Mobile phones help development
By Tim Worstall | 16 March 2005
The current issue of The Economist reports on how competitive markets for mobile telephony can boost economic growth in poor countries.
A functioning telecoms network enables information to be spread more quickly - so that a seller doesn't need to walk three miles to bargin with a buyer. That's good for trade and good for economic growth. Mobile networks are enabling it to leap-frog creating a universal land-line network.
A paper by Waverman, Meschi and Fess looks at the effect of growth in mobile usage and the effect on GDP growth. A rise of 10 phones per 100 people leads to a 0.6 percentage point increase in GDP growth. That such an effect exists is no surprise, for Waverman did similar research into land lines in the rich world in the 70s and 80s with a similar result.
The report also points out that markets with competing suppliers have higher usage rates than those with monopolies.
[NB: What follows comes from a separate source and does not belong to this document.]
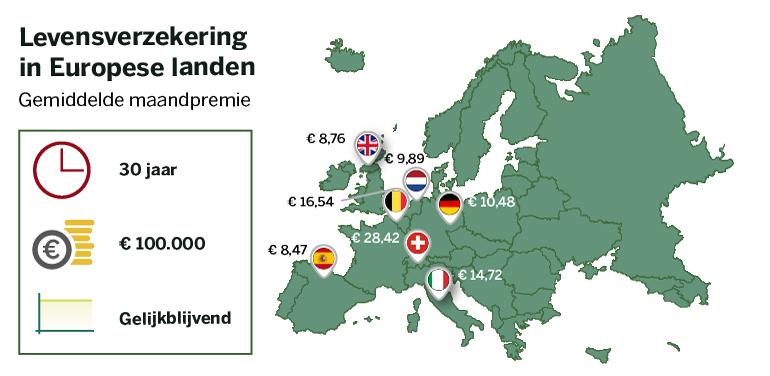 Gemiddelde premie in Europa van overlijdensrisicoverzekeringen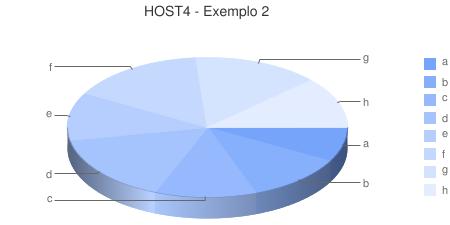 HOST4 - Exemplo 2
DR Congo has two phones per 100 people, Ethiopia 0.13, there are six providers in the former and one in the latter (the two countries have similar incomes, $100 per capita a year).
The Economist says that: "Instead of messing around with telecentres and infrastructure projects of dubious merit, the best thing governments in the developing world can do is to liberalise their telecoms markets, doing away with lumbering state monopolies and encouraging competition."